Wenn es März wird, sind meine Freundin und ich fast ein Vierteljahrhundert ein Paar.

nachdems dann 22 jahre sein werden (laut angabe)
sinds heute auch fast ein vierteljahrhundert.

wenn man schon solche wissenslücken hat, muss man sie ja nicht unbedingt gleich veröffentlichen!

blablabla. danke für diesen wirklich völlig sinn- und zweckfreien beitrag. may god bless you

Schmallippig den Balkansky in die Schranken weisen geht gar nicht

Wenn 22 Jahre für ihn erst in ein paar Monaten fast ein Vierteljahrhundert sind, dann ist das eben so. Sie können doch da nicht mit Mathematik kommen! Der Mann bringt mit seinen Worten den Duft von Rosmarin und Heidekraut und das Gehöllere von drei Millionen Zikaden nach Wien, dafür sind wir ihm ewig dankbar! Mathematik, pffff.

Haben Sie eigentlich selbst sonst kein Leben, dass Sie sich mit derartigen Nebensächlichkeiten beschäftigen müssen?

danke, dass sie uns aufgeklärt haben. das war wirklich wichtig!

Herzerwärmend!

weniger saufen und fernsehen

dan kommt man auch auf mehr Abwechslung und muß nicht unter der Dusche ordinieren^^

Also Männer,

die vor dem Kaffee quasseln, geben damit zweifelsfrei kund, lebensüberdrüssig zu sein, :))

Wunderbarer Artikel, Applaus!

Liebe ist: Miteinander reden!

zum niederknien, der text!

BB, sie können schreiben und (moussaka) kochen, was brauchens selber eine homepage einrichten können?

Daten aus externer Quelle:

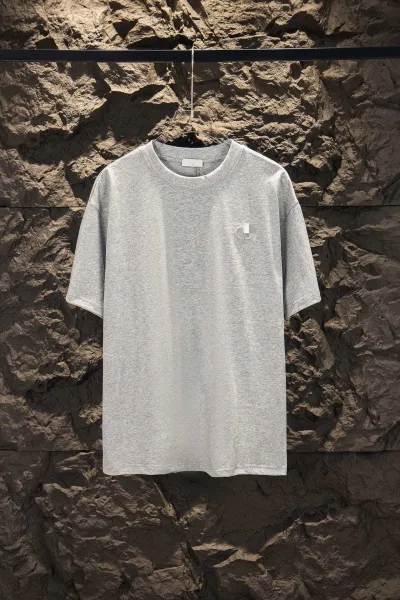 Dior x Stone Island Logo Print White T-Shirt - 16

herzliche gratulation zur zahl 22!

Probieren Sie es mal hier:
http://de.wordpress.com/
Das ist wirklich nicht schwer zu machen...

Guter Mann,

eher zu träge, bequem und faul und pfiffig dazu, den Ehrgeiz der User zu wecken. ;o)

Eine dezente Homepage paßt sowieso nicht zu Ihnen und ich glaub, Sie sind einfach nur zu faul zum Einrichten.
Aber sonst bin ich Ihr Fan.;-)

Selbst ist der Mann: http://de.selfhtml.org/

;)

Ah, brrr.
Sorry, aber das Ding ist mittlerweile schon zu alt, um als Referenz herzuhalten...

Für den Anfang perfekt.

Ich glaub', er will ja nicht anfangen, eine Webseite zu basteln, sondern seine herrlichen Geschichten veröffentlichen.

Heutzutage nimmt man sich dazu einen Speicherplatz eines ordentlichen Providers, bei dem Easy-Install CMS dabei sind, installiert sich - je nach Vorliebe - Wordpress, Joomla oder ein anderes CMS, wählt ein Template aus, das einem gefällt und kann sich um's Wesentliche, nämlich um das Verfassen solcher Geschichten kümmern, während der Self-HTML Leser noch damit beschäftigt ist, den Unterschied zwischen HTML und CSS herauszufinden.

Ich hab' mich vor vielen Jahren auch durch Self-HTML durchgekämpft, heute ist das absolut obsolet...

Deswegen sind so viele Seiten ja so wie sie sind. Nämlich eine Verschwendung von Bytes.